敢えて申し上げます

I dare to say...

「先生、正直がっかりしました。」
「あまりにもギャップが大きすぎて、ショックです。」
最近こんなメールをいただくことが増えてきましたので、敢えて申し上げます。

私は日頃から、講演やワークショップを通して、日本中の生徒たちと接しています。愛する日本の若者たちにメッセージを伝えることは、この上ない幸せであり、機会を提供してくださる先生方には、心から感謝しています。

さて、生徒たちにとって大学教員の話を聞く機会は、そんなにあるものではないようです。高校生を例にとってみても、大学教員に出会ったのは、3年間で唯一私ひとり、といったケースも珍しくないことのこと。
そんな中、私という存在から大学教員のイメージを作り上げる生徒たちも、少なからずいるようです。
「大学の教員って、こんなに熱っぽくエネルギッシュに授業をするんだ〜。」
自分で言うのは、少々おこがましいのですが、このようなイメージを抱いてしまうようです。

そして、いざ大学に入学してみると・・・。
これ以上は申しません。結果として、冒頭のようなメールが私の下に届く、といった具合です。

申し上げます。
私は、全国約16万人いる大学教員の一人に過ぎません。まさに、「十人十色」。大学にも様々な教員がいます。その上で、一つだけ私見を述べますと、現在の日本の大学教員の大半が、教育(授業)よりも研究(自身の専門を深める)に力を入れているのが実情です。ですから、私のように「授業命」という教員は少数派だと思います。
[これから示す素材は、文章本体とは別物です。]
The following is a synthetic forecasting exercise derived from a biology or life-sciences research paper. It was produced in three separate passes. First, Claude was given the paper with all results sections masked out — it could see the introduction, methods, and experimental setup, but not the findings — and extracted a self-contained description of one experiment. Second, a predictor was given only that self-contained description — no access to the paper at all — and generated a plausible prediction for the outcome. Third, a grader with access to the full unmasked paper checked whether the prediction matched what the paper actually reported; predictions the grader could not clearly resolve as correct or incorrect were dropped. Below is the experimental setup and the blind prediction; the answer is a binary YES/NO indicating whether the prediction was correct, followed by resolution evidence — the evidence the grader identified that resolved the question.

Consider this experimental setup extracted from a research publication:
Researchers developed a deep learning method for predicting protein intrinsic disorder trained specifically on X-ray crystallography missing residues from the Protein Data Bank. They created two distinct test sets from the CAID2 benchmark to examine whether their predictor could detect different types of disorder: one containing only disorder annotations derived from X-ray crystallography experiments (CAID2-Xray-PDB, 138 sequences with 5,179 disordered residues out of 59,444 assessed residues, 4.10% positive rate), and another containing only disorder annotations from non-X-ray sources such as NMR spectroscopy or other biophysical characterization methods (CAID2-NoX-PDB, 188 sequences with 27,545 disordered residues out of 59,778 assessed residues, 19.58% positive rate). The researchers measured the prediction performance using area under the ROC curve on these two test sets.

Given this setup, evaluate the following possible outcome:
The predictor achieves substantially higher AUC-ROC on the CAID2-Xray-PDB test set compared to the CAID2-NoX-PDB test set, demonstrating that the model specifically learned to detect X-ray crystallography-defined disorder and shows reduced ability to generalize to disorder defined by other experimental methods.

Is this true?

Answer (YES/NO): YES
大学大衆化時代到来と言えども、元来、大学は自ら進んで学ぶ場です。自分で師を選び、自分から教えを請う学び舎です。

生徒から学生になった皆さん。授業がエネルギッシュじゃないからといって、がっかりしないでください。
「叩けば開かれん」です。自分から積極的に研究室の門戸を叩いてみてください。

先生の研究に対する熱さが、きっと伝わってきますから。